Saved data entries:
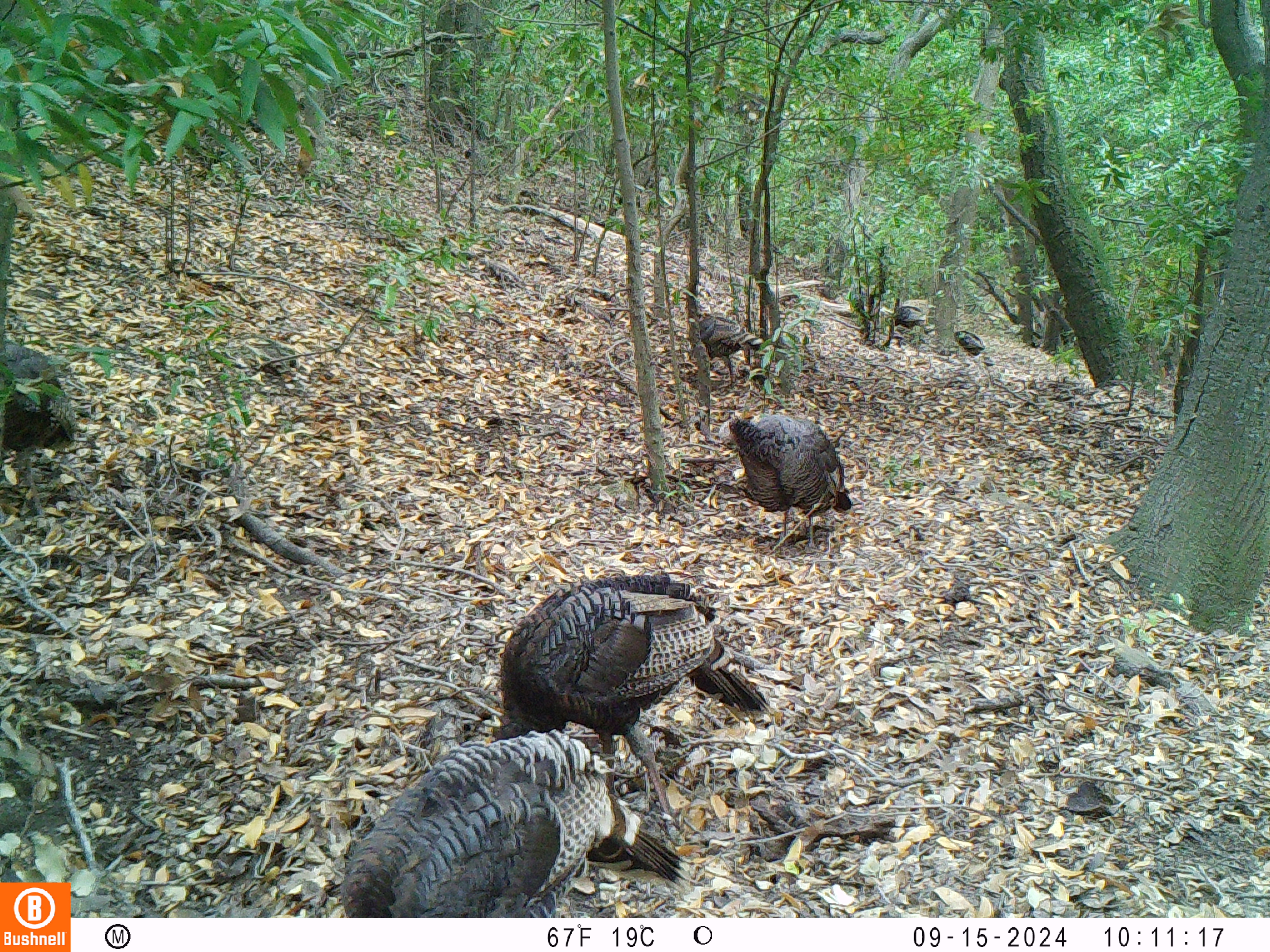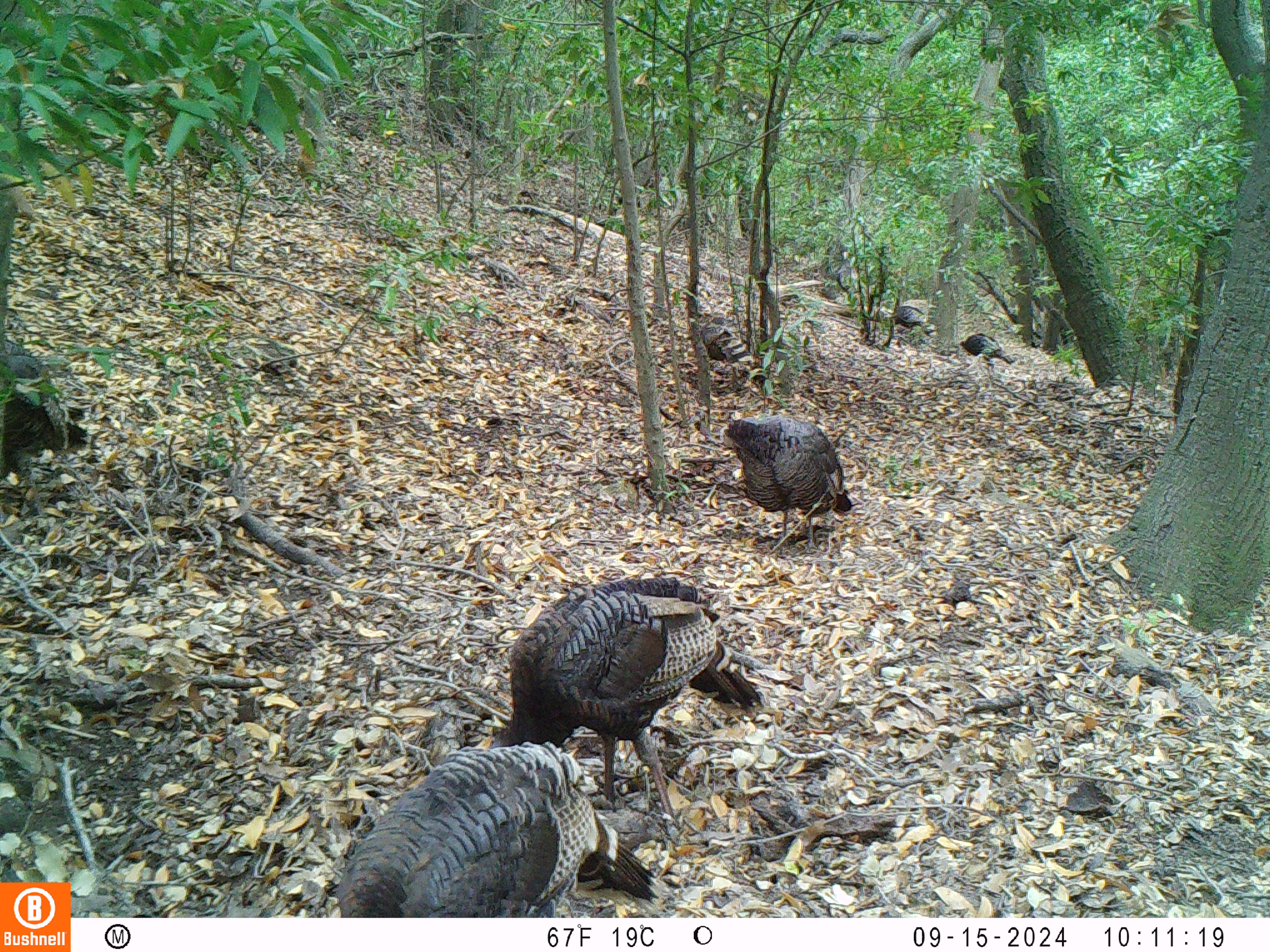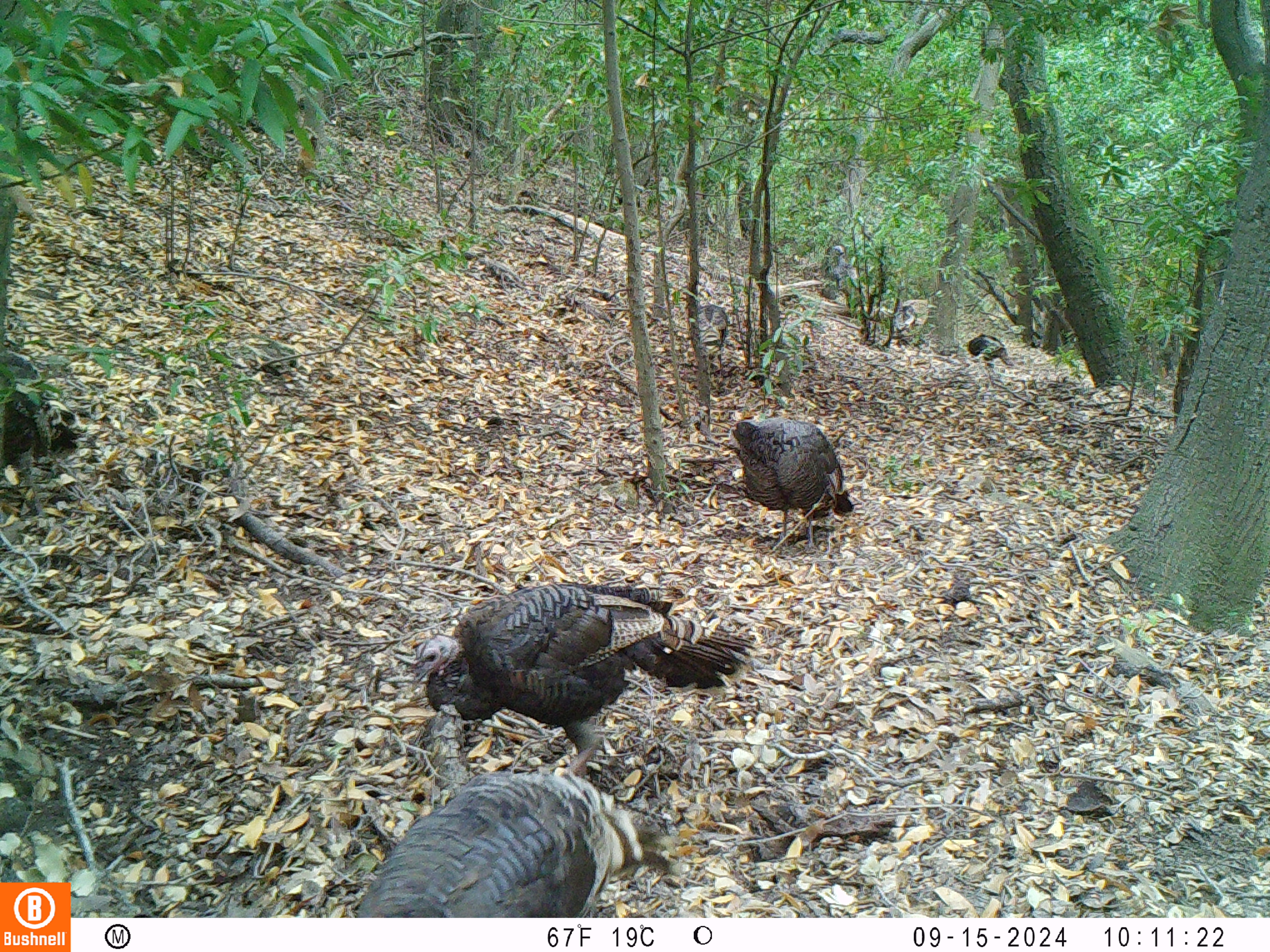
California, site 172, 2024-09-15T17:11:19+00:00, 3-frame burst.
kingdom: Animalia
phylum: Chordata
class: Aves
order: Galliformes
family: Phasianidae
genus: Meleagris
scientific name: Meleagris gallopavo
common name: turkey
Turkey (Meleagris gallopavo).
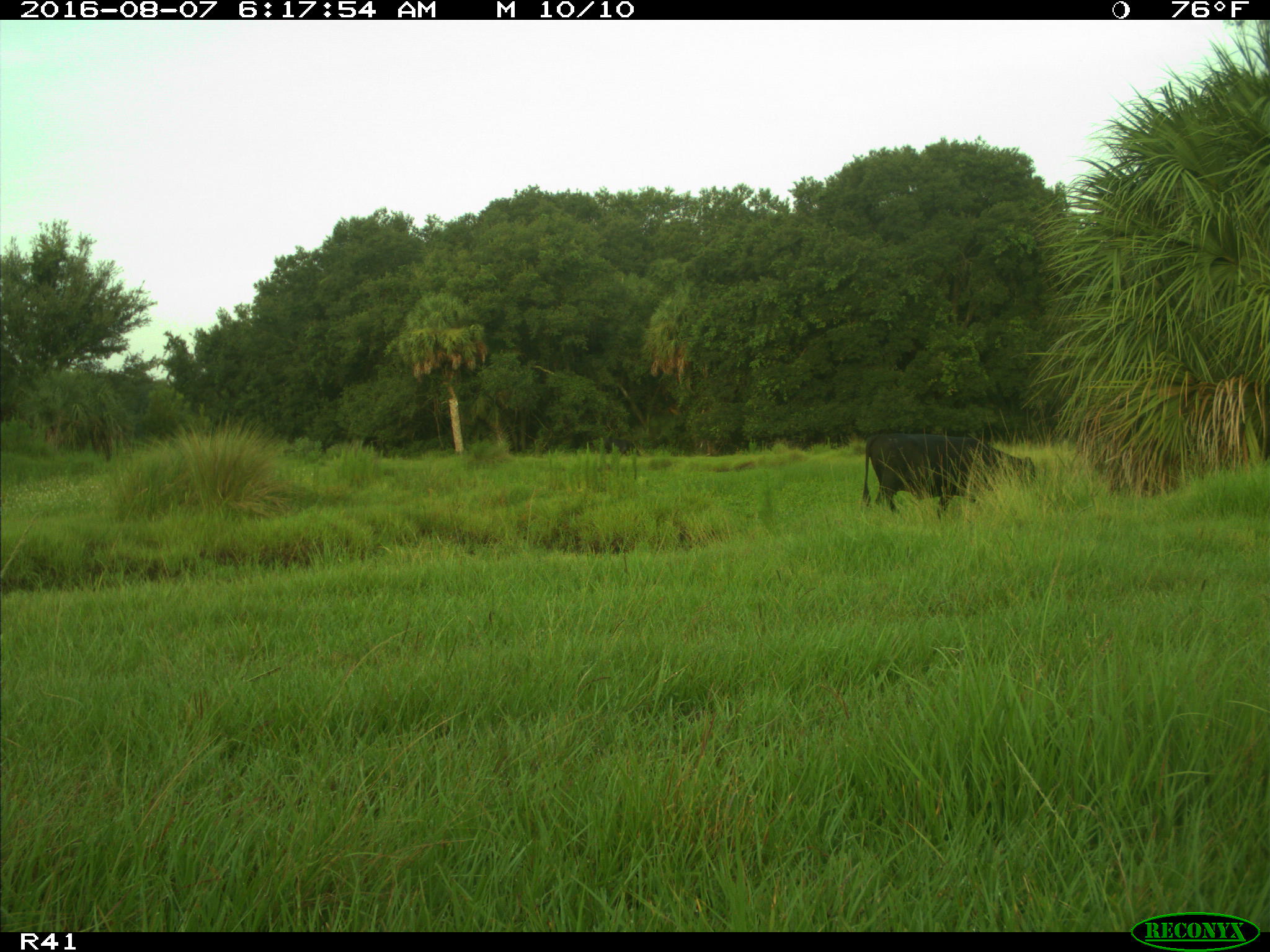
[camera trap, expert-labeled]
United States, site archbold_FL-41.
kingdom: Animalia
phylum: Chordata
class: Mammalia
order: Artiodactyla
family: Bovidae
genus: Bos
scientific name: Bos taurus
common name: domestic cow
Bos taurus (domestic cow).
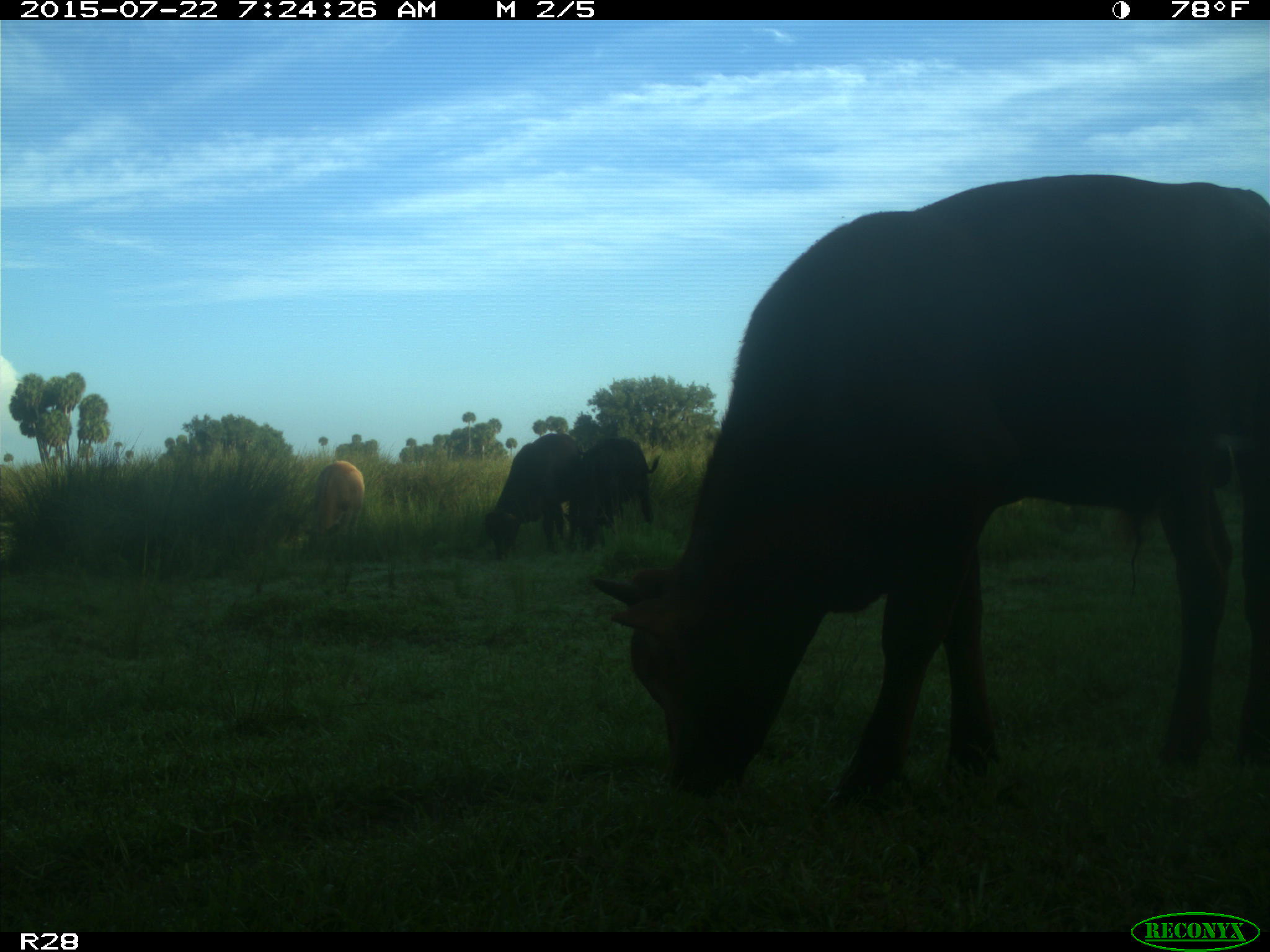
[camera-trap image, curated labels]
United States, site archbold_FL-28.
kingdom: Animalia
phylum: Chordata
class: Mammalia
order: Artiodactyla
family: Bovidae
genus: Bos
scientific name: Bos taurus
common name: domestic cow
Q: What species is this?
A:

▶ **EXERCISE**
A verbatim copy of the data, pictures removed, is the expected result.

▶ **ANSWER TO THIS PROBLEM**
California, site 172, 2024-09-15T17:11:19+00:00, 3-frame burst.
kingdom: Animalia
phylum: Chordata
class: Aves
order: Galliformes
family: Phasianidae
genus: Meleagris
scientific name: Meleagris gallopavo
common name: turkey
Turkey (Meleagris gallopavo).
[camera trap, expert-labeled]
United States, site archbold_FL-41.
kingdom: Animalia
phylum: Chordata
class: Mammalia
order: Artiodactyla
family: Bovidae
genus: Bos
scientific name: Bos taurus
common name: domestic cow
Bos taurus (domestic cow).
[camera-trap image, curated labels]
United States, site archbold_FL-28.
kingdom: Animalia
phylum: Chordata
class: Mammalia
order: Artiodactyla
family: Bovidae
genus: Bos
scientific name: Bos taurus
common name: domestic cow
Q: What species is this?
A:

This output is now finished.